=== Document section ===

Thanks Chris - all sounds good to me.  Thanks for all the MachO insights...


On 23/07/2020 22:27, Chris Plummer wrote:
Just a minor update of some new findings (no new code change). The DB hash table being used by default will overwrite an existing entry, not duplicate it, and this is indeed what was happening. The second entry added was the one with a 0 offset. When I enable the R_NOOVERWRITE flag, it stops the overwrite and that also fixes the problem, but that's only because the entry with offset 0 comes last. The fix I've done is better since it avoids the offet 0 entry altogether, so even if it came first it would not get used.

thanks,

Chris

On 7/22/20 10:25 PM, Chris Plummer wrote:
Hi Kevin,

Thanks for the review. Unfortunately there was yet another bug which I have now addressed. Although testing with mach5 went fine, when I tried with a local build I had issues. SA couldn't even get past an early part of the core file handling which involves doing some adjustments related to CDS. It needs to look up a couple of hotspot symbols by name to do this, and get their values (such as _SharedBaseAddress). Although the symbol -> address lookup seemed to work, the values retrieved from the address were garbage. After some debugging I noticed the 3 symbols being looked up all had the same address. Then I noticed this address was at offset 0 of the libjvm segment. After a lot more debugging I found the problem. These symbols were actually in the symbol table twice, once with a proper offset and once with an offset of 0. I'm not sure why the ones with an offset of 0 were there (other than they originated in the mach-o symbol table).

The reason this didn't always happen is because SA takes all the symbols it finds and adds them to a hash table for fast symbol -> address lookup. If a symbol is in there twice, it's a tossup which you'll get. It could change from build to build in fact. The trigger for my local build was probably how I ran configure, which likely is not the same as mach5, although I'm  unsure if this just gave me the unlucky hashing, or if in fact it resulted in the entries with offset 0. In any case, the fix is to ignore entries with offset 0. Here's the updated webrev:

http://cr.openjdk.java.net/~cjplummer/8247515/webrev.03/index.html

All the changes since webrev.02 are in build_symtab() in symtab.c. Besides ignoring entries with offset 0 to fix the bug, I also did some cleanup. There used to be two loops to iterate over the symbols. There wasn't really a good reason for this, so now there is just one. Also, it no longer adds entries with a file offset 0, an offset into the string section of 0, or an empty string. By doing this the size of the libjvm symbol table went from about 240k entries to 90k. Since it was originally allocated at it's full potential size, it's now reallocate to the smaller size after symbol table processing is over.

thanks,

Chris

On 7/22/20 2:45 AM, Kevin Walls wrote:

Thanks Chris, yes looks good, I like that we check the library bounds before calling nearest_symbol.

=== Given records ===

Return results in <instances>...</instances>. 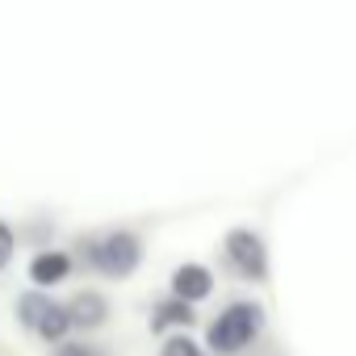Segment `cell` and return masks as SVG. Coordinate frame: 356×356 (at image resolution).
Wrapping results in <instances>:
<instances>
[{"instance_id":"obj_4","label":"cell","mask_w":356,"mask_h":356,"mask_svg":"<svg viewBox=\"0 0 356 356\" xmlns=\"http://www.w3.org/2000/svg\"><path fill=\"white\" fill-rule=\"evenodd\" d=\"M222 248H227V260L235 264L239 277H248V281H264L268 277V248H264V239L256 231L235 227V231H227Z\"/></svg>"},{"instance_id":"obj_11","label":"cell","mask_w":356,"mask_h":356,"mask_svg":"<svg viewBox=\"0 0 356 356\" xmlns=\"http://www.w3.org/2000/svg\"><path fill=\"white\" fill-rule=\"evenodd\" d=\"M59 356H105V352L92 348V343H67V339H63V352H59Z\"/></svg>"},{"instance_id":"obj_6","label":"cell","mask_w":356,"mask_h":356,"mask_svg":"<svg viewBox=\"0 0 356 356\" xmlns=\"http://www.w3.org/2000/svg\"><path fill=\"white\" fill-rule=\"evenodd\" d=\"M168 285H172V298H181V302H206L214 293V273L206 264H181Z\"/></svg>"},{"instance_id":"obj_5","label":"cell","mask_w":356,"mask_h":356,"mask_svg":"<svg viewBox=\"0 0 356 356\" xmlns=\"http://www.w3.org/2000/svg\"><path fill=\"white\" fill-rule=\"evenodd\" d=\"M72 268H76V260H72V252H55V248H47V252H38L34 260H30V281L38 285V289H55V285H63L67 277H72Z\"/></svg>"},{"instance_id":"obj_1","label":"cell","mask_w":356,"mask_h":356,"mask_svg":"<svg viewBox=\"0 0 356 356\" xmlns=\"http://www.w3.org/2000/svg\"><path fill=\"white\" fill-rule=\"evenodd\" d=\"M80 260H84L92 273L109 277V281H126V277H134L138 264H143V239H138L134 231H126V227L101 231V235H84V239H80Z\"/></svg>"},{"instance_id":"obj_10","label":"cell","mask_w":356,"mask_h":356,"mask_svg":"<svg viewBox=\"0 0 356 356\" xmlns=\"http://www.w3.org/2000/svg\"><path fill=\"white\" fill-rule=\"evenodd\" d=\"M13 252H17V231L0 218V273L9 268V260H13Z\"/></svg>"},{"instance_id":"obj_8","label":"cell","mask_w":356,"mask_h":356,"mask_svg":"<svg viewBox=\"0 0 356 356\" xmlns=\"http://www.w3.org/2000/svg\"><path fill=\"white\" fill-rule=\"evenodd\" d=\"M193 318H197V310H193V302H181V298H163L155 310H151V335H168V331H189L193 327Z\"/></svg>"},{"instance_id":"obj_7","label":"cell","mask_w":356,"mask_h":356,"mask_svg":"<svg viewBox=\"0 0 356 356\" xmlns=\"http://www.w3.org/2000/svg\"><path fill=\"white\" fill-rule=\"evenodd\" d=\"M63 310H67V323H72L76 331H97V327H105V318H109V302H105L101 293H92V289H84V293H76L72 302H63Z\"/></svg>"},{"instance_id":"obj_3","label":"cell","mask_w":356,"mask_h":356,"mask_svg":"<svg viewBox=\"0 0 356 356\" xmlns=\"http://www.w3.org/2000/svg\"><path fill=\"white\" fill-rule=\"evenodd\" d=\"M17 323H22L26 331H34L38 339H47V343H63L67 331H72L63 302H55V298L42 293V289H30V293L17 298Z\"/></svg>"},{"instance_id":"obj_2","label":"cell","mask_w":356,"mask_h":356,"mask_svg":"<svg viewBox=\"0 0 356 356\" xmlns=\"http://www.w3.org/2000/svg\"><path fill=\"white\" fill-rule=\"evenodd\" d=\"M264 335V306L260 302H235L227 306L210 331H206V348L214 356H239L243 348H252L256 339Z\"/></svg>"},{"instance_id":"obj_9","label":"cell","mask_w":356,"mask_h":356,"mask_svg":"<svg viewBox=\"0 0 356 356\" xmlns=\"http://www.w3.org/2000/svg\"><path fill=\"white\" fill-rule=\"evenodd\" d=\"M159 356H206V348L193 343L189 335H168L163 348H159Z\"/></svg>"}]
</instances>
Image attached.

---

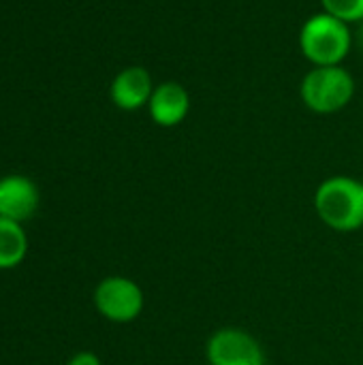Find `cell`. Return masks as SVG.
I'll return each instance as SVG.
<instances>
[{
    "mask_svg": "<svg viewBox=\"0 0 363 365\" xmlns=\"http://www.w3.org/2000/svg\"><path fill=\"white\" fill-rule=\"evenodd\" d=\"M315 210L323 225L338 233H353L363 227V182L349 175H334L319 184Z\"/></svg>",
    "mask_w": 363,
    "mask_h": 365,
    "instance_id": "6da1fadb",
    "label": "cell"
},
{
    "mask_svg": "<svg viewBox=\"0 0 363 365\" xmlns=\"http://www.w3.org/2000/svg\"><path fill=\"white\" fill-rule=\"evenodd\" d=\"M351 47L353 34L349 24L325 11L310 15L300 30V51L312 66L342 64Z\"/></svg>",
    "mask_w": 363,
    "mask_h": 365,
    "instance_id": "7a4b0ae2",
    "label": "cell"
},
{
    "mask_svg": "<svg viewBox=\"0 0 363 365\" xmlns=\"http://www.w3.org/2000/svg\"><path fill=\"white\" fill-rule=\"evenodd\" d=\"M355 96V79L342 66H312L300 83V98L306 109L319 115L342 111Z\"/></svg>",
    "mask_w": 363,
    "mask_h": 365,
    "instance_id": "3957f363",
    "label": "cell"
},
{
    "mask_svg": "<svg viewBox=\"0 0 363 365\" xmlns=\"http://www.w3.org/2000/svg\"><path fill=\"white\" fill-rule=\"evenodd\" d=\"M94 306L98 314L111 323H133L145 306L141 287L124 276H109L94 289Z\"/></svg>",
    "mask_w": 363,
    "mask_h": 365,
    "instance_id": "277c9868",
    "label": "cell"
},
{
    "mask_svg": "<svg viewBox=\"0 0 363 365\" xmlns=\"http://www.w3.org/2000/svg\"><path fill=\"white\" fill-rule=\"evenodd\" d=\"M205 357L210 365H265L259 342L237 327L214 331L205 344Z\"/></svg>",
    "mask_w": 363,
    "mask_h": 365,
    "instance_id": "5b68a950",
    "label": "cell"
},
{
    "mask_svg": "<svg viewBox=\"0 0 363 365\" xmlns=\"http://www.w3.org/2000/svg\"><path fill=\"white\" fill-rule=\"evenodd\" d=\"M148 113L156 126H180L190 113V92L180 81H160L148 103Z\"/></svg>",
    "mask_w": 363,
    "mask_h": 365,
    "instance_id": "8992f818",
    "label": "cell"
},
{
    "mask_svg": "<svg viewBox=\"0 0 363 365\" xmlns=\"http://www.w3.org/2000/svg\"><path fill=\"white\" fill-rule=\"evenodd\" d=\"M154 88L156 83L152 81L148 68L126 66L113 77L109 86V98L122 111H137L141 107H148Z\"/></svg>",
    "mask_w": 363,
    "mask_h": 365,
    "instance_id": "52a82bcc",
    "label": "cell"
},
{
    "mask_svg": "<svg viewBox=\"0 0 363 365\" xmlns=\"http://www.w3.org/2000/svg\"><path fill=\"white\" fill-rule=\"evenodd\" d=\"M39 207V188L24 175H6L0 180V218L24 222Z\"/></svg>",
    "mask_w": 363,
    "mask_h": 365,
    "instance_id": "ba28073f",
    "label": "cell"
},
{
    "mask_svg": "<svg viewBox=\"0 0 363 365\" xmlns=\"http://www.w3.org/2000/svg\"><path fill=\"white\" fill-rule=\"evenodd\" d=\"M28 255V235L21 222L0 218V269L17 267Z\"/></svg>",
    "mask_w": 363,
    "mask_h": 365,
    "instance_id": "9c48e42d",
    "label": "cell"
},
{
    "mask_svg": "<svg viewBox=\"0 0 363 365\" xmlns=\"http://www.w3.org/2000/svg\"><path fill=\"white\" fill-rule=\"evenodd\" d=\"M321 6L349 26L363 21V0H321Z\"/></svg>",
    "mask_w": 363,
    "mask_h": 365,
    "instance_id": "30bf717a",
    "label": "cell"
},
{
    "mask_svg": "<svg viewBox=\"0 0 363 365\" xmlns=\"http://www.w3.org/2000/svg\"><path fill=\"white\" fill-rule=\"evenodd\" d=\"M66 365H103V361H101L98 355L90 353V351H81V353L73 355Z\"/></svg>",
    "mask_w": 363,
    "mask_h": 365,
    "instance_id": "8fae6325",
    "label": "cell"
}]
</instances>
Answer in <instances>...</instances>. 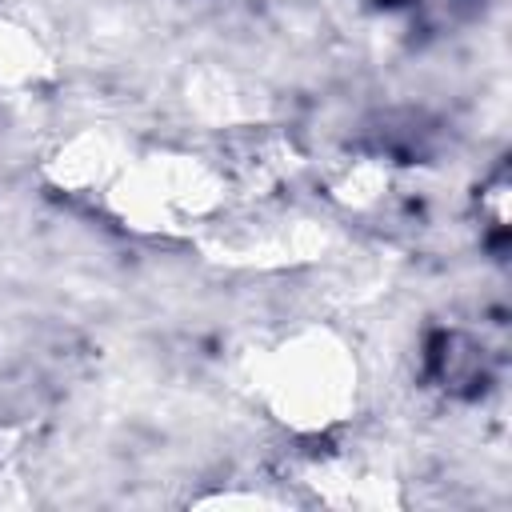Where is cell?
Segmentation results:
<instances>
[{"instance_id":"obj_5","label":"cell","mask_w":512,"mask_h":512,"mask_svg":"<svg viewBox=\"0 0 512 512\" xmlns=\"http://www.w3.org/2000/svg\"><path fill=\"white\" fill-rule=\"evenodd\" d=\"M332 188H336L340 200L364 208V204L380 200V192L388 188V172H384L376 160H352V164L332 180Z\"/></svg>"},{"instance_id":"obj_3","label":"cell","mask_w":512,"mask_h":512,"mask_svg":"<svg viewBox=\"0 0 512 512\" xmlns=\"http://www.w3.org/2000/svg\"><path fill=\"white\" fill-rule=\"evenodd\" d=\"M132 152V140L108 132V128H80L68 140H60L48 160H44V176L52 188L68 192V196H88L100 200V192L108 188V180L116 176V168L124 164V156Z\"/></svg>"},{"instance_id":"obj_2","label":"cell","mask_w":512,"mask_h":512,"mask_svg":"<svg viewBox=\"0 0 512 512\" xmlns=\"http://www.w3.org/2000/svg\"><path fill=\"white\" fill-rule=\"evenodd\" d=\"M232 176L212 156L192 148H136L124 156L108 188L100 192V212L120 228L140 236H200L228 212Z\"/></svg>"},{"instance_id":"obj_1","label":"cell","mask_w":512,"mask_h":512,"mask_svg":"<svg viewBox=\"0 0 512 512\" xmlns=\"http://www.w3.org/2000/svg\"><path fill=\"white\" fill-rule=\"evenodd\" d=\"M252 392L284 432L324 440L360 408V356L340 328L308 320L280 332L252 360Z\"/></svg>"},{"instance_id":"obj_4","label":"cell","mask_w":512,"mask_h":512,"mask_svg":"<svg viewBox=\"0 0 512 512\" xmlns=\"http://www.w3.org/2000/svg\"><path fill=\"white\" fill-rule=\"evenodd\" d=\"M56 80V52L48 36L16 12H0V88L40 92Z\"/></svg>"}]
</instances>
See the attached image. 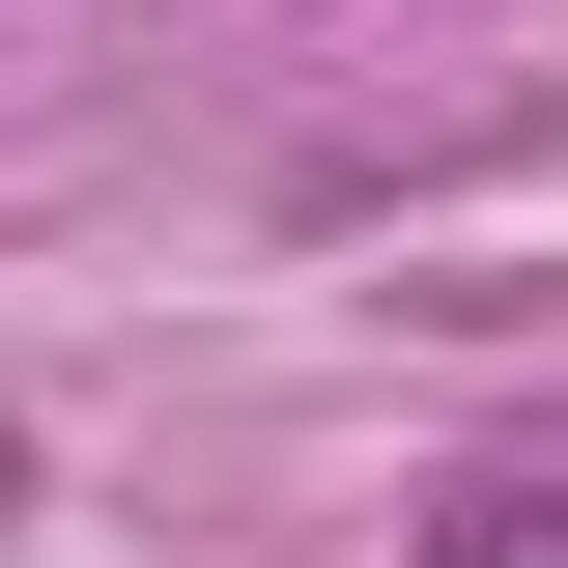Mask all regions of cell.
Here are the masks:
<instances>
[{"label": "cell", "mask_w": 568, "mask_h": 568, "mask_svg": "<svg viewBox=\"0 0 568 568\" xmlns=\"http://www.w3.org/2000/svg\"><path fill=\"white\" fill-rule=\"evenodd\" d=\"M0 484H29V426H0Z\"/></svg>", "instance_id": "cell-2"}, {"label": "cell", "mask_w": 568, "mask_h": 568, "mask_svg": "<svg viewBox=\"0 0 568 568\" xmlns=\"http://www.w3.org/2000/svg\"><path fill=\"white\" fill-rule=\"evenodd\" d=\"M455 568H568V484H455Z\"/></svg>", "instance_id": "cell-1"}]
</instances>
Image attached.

=== Set of tasks ===
1 - List the date and time of each quoted message in the mail thread above about the symbol table fix, along with who wrote it.
2 - Please carry the mail thread about the symbol table fix forward from its final sentence.

=== Final results ===
1 -
23/07/2020 22:27, Chris Plummer
7/22/20 10:25 PM, Chris Plummer
7/22/20 2:45 AM, Kevin Walls

2 -
--
Kevin


On 21/07/2020 21:05, Chris Plummer wrote:
Hi Serguei and Kevin,

The webrev has been updated:

http://cr.openjdk.java.net/~cjplummer/8247515/webrev.02/index.html
https://bugs.openjdk.java.net/browse/JDK-8247515

Two issues were addressed:

(1) Code in symbol_for_pc() assumed the caller had first checked to make sure that the symbol is in a library, where-as some callers assume NULL will be returned if the symbol is not in a library. This is the case for pstack for example, which first blindly does a pc to symbol lookup, and only if that returns null does it then check if the pc is in the codecache or interpreter. The logic in symbol_for_pc() assumed that if the pc was greater than the start address of the last library in the list, then it must be in that library. So in stack traces the frames for compiled or interpreted pc's showed up as the last symbol in the last library, plus some very large offset. The fix is to now track the size of libraries so we can do a proper range check.

(2) There are issues with finding system libraries. See [1] JDK-8249779. Because of this I disabled support for trying to locate them. This was done in ps_core.c, and there are "JDK-8249779" comment references in the code where I did this. The end result of this is that PMap for core files won't show system libraries, and PStack for core files won't show symbols for addresses in system libraries. Note that currently support for PMap and PStack is disabled for OSX, but I will shortly send out a review to enable them for OSX core files as part of the fix for [2] JDK-8248882.

[1] https://bugs.openjdk.java.net/browse/JDK-8249779
[2] https://bugs.openjdk.java.net/browse/JDK-8248882

thanks,

Chris

On 7/14/20 5:46 PM, serguei.spit...@oracle.com wrote:
Okay, I'll wait for new webrev version to review.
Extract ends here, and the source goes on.